By Adds detail throughout

PHOENIX (Reuters) - A married Phoenix-area man in his thirties has come forward to claim half of a record $587.5 million Powerball lottery jackpot but wants to remain anonymous, Arizona lottery officials said on Friday.

The ticket holder - who moved to Arizona a year ago from Pennsylvania - splits the huge prize in the November 28 drawing with a Missouri couple, Mark and Cindy Hill, who claimed their share a week ago.

The anonymous Arizona winner, who bought the ticket at a food store near his home in the Phoenix suburb of Fountain Hills, has opted to take $192 million before taxes rather than a larger annuity payment over 30 years, lottery officials said.

"He said he used to play Powerball on a regular basis in Pennsylvania, but in Arizona has only played twice," Lottery spokeswoman Karen Bach told a news conference in Phoenix.

The man, who was described by lottery officials as "intelligent" and "outgoing," did not attend the press conference.

"He and his wife couldn't believe it. They checked the numbers over and over again. ... They were just absolutely shocked," Bach said, adding that the ticket had been authenticated by lottery officials.

The popular lottery - which is played in 42 states, the District of Columbia, and the U.S. Virgin Islands - had not had a winner for two months.

Hopes of winning the vast prize spurred frenzied ticket sales in the days before the draw, boosting the prize by more than $260 million.

The Hills - a mechanic and a former office manager - also opted to take the prize in cash. They told a news conference they would continue to live in Missouri but had plans to travel.

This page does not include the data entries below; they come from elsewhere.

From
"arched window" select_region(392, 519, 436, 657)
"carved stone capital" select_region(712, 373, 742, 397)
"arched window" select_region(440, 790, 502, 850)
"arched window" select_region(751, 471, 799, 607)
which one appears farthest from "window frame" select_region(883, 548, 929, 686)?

Bach said the Arizona winner pulled together a legal and financial team in recent days before contacting lottery officials. The team put the options on a white board - including an option for "fun" - before his lawyer called the lottery on his behalf.

Bach said the savvy winner opted to come forward and take the prize this year to avoid uncertainty over "fiscal cliff" talks in Washington.